Here we have (1) Evidence that Sorel was a man of observation, and took an interest in really interesting things.

(2) A date for the appearance, or the coming into fashion, of an important dish.

(3) An instance of the furnishing of fiction with something more than conventional adventure on the one hand, and conventional harangues or descriptions on the other.

(4) An interesting literary parallel; for here is the libelled "Charroselles" (_v. inf._ p. 288) two centuries beforehand, feeling a doubt, exactly similar to Thackeray's, as to whether a _bouillabaisse_ should be called soup or broth, brew or stew. Those who understand the art and pastime of "book-fishing" will not go away with empty baskets from either of these neglected ponds.

* * * * *

[Sidenote: Scarron and the _Roman Comique_.]

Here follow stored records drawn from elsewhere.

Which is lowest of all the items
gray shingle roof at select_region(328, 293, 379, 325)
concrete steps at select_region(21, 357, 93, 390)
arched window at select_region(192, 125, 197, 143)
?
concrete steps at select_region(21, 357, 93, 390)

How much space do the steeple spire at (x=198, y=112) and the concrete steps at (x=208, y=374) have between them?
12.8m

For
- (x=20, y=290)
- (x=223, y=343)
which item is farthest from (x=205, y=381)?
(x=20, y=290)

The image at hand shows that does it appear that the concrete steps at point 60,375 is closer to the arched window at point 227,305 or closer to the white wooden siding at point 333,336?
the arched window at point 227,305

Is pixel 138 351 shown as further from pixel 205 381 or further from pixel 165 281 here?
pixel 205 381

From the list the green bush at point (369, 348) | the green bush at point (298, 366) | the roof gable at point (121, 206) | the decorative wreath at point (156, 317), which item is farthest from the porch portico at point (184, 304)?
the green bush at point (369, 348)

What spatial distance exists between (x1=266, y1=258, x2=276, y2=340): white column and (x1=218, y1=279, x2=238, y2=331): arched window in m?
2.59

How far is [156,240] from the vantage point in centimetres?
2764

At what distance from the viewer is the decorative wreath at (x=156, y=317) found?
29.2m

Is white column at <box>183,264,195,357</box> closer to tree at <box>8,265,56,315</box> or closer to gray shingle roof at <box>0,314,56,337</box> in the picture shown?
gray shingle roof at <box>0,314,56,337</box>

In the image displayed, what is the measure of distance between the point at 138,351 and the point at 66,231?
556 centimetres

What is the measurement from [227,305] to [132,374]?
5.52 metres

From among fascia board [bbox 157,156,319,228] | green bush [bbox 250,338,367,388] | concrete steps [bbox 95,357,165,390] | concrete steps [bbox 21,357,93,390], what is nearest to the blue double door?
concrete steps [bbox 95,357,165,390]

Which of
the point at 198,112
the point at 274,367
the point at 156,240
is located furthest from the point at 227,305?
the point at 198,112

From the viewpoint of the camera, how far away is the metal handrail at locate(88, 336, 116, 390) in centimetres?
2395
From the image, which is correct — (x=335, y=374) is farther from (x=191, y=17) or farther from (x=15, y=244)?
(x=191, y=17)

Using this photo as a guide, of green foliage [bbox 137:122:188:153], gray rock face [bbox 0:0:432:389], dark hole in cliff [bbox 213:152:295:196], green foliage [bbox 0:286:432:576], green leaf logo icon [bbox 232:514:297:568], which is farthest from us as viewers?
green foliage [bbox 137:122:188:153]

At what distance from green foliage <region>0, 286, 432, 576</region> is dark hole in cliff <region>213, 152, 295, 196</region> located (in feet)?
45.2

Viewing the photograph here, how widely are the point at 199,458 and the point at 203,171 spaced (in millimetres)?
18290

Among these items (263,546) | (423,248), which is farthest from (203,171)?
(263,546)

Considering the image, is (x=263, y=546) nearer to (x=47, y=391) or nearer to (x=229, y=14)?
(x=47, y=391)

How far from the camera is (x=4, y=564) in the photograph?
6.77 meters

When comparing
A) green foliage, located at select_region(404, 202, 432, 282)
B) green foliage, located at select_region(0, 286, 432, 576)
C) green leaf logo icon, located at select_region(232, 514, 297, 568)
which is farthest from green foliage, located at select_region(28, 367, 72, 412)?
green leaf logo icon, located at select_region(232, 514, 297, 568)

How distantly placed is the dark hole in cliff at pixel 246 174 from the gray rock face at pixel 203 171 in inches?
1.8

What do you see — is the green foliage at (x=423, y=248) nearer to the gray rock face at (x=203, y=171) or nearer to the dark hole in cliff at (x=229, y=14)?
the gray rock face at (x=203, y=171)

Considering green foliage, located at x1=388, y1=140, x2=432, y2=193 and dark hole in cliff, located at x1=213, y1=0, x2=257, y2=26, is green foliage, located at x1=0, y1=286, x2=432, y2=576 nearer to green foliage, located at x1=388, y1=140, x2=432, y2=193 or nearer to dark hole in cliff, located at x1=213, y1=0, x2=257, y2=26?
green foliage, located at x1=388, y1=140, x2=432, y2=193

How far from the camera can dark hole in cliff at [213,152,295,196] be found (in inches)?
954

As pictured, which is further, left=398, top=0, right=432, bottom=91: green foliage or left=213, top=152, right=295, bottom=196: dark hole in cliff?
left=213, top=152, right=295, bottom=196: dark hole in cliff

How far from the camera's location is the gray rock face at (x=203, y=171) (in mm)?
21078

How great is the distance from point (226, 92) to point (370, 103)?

Almost as different a person as can possibly be conceived from Sorel was Paul Scarron, Abbe, "Invalid to the Queen," husband of the future Mme. de Maintenon, author of burlesques which did him no particular honour, of plays which, if not bad, were never first rate, of witticisms innumerable, most of which have perished, and of other things, besides being a hero of some facts and more legends; but author also of one book in our own subject of much intrinsic and more historical interest, and original also of passages in later books more interesting still to all good wits. Not a lucky man in life (except for the possession of a lively wit and an imperturbable temper), he was never rich, and he suffered long and terribly from disease--one of the main subjects of his legend, but, after all discussions and carpings, looking most like rheumatoid arthritis, one of the most painful and incurable of ailments. But Scarron was, and has been since, by no means unlucky in literature. He had, though of course not an unvaried, a great popularity in a troubled and unscrupulous time: and long after his death two of the foremost novelists of his country selected him for honourable treatment of curiously different kinds. Somehow or other the introduction of men of letters of old time into modern books has not been usually very fortunate, except in the hands of Thackeray and a very few more. Among these latter instances may certainly be ranked the pleasant picture of Scarron's house, and of the attention paid to him by the as yet unmarried Francoise d'Aubigne, in Dumas's _Vingt Ans Apres_. Nor is it easy to think of any literary following that, while no doubt bettering, abstains so completely from robbing, insulting, or obscuring its model as does Gautier's _Capitaine Fracasse_.